なんだかおかしな話だけどソフィーさんだから仕方がない。うん。シアさんとは別な方向で仕方がない人なんだよ。
「一応シアがキャロルにだけはセクハラを許可しちゃってるから私たちにはまだ被害がきてないからいいんだけどさ、それでもやっぱり身の危険を感じちゃうよね」
被害って! 身の危険って!
そんな事を言いながらも二人ともソフィーさんとは普通に仲良いよね? まあ、ソフィーさんはちょっとズレてるだけで一応はギリギリ常識人の範囲に納まってるしね。

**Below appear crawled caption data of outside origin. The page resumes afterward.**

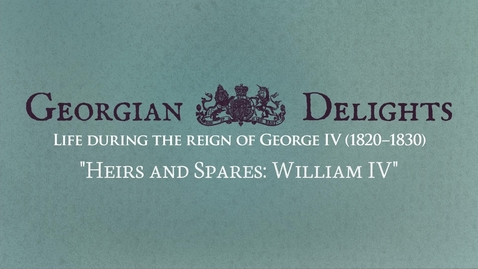 Thumbnail for entry Georgian Delights: Curator Tour pt 8 (Heirs and Spares: William IV)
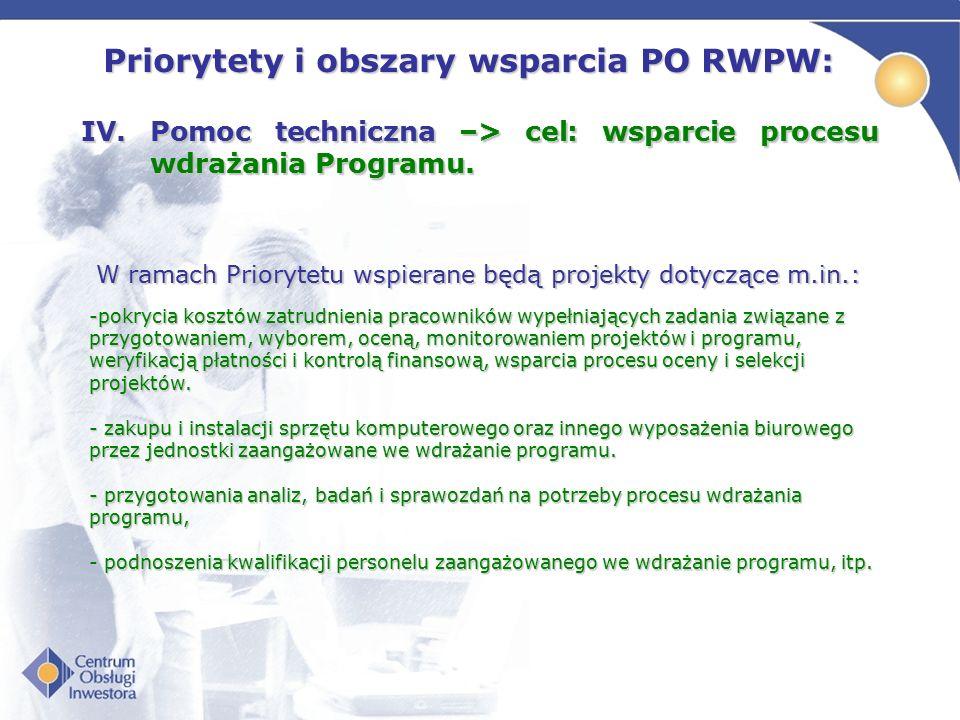 Priorytety i obszary wsparcia PO RWPW: IV.Pomoc techniczna –> cel: wsparcie procesu wdrażania Programu. W ramach Priorytetu wspierane będą projekty do
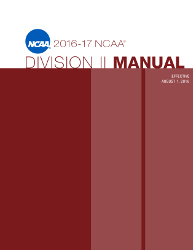 2016-2017 NCAA Division II Manual - AUGUST VERSION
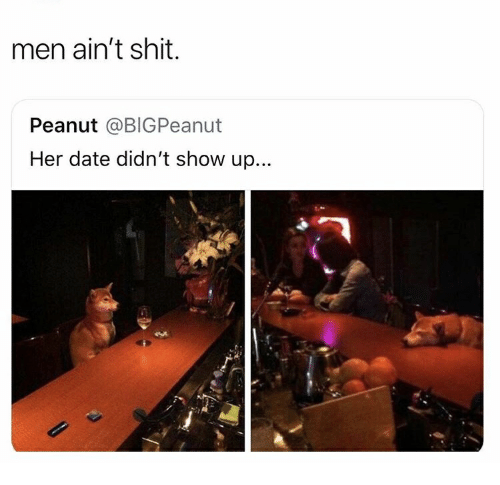 Shit, Date, and Her: men ain't shit.  Peanut @BIGPeanut  Her date didn't show up...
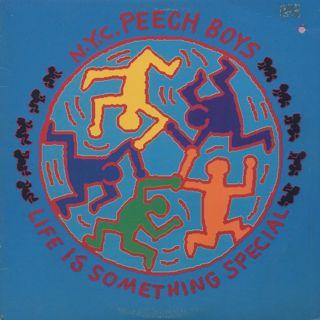 N.Y.C. Peech Boys / Life Is Something Special
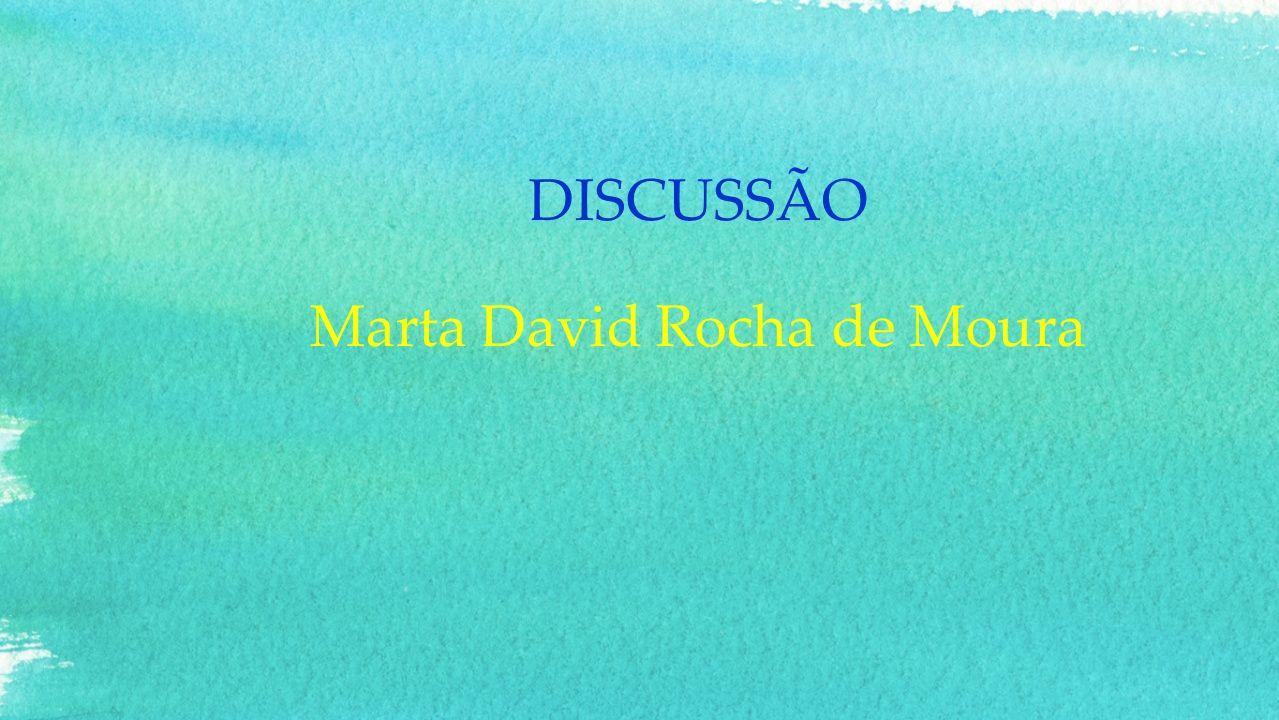 DISCUSSÃO Marta David Rocha de Moura
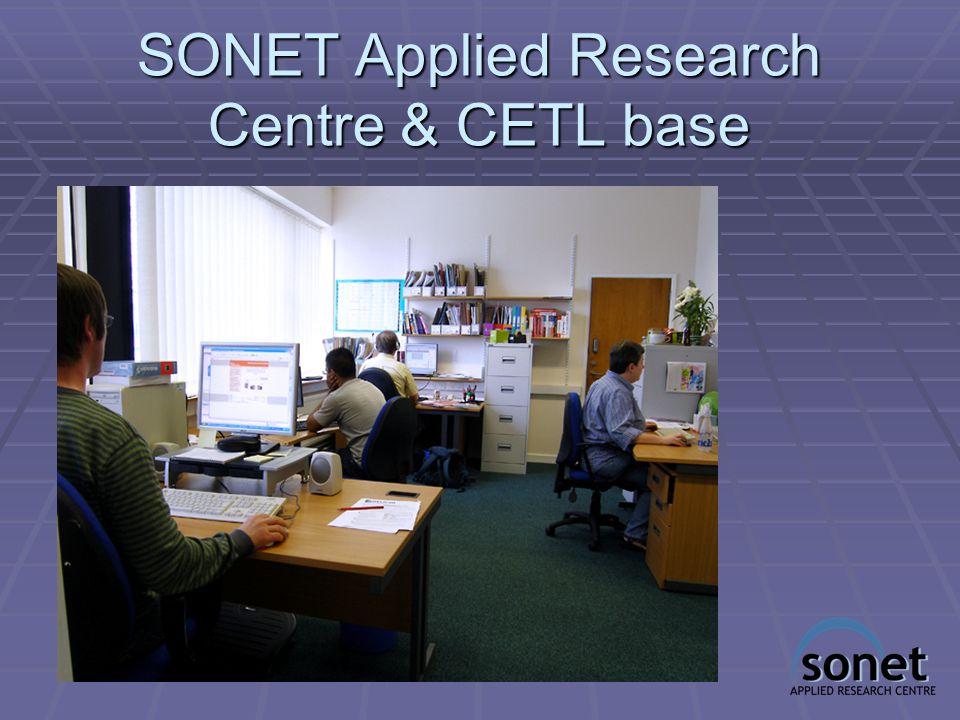 SONET Applied Research Centre & CETL base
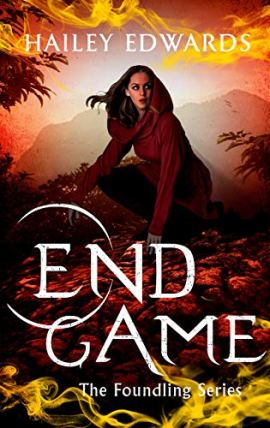 End Game (The Foundling Series) by [Hailey Edwards]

「シラユキみたいな子供でも全然OK! って感じだからくっ付いたり二人っきりにさせたりするのはさすがにね。甘えんぼのシラユキには辛いかもだけどその分私らに甘えてくれればいいから。あ、今日は私と一緒にお風呂入ろうか? メアもどう?」
「いいねそれ。お風呂はもうシアだけの特権っぽくなっちゃってるからねー。グチグチと文句は言われそうだけどたまにはいいよね。ね? ひーめ」
「うん!! でも露骨に話を逸らそうとしてきたね……」
二人と一緒にお風呂に入るのも久しぶりだからいいんだけど。ふふ。
「あ、ちょっと前まではこうやって話を逸らそうとしても全然気付かなかったのに……。シラユキも成長しちゃってるよね……」
私の言葉に少し驚きを見せ、何やら寂しそうな笑顔で撫でてくるフランさん。
しかし、成長しちゃってるとか残念そうに言うのはやめてもらえませんかねえ……。
「ずっと甘えん坊の小さい子供のままでいてほしいのにね……。私たちもシアを見習って毎晩女神様にお願いしよっか」
「それは本当にやめて!! この背の事だって女神様の仕業だと思って追求しようと思ってるんだけど、会ってもいつも聞くのを忘れちゃうんだよねー。なんでだろ」
「ちょ、女神様に会ってるとか気軽に言っちゃ駄目だってば! 誰が聞いてるか分かんないんだから」
「と言うか一体いつどこでどうやって会ってるんだか……。いい加減教えてよシラユキー?」
「ふふーん、ひみつ!」
「ずるい! でも可愛い!! フラン交代!!」
「まだまだ! ふふふ、ちょっと可愛すぎるからキスさせてね。舌も入れちゃおうかなー?」
「きゃー! ふふ、ふふふ」
「あ、あのー、シラユキ様? もう話し合いは終わってますよね? シア姉様がもう不機嫌で不機嫌で怖すぎますから、なんとかしてください!」
「あ、キャロルさん? うん、もう呼んでもいいよー」
メアさんフランさんとイチャイチャしていたら、部屋の入り口の方からキャロルさんがおずおずと顔を出してきて、何やら切羽詰ったような勢いでお願いをされてしまった。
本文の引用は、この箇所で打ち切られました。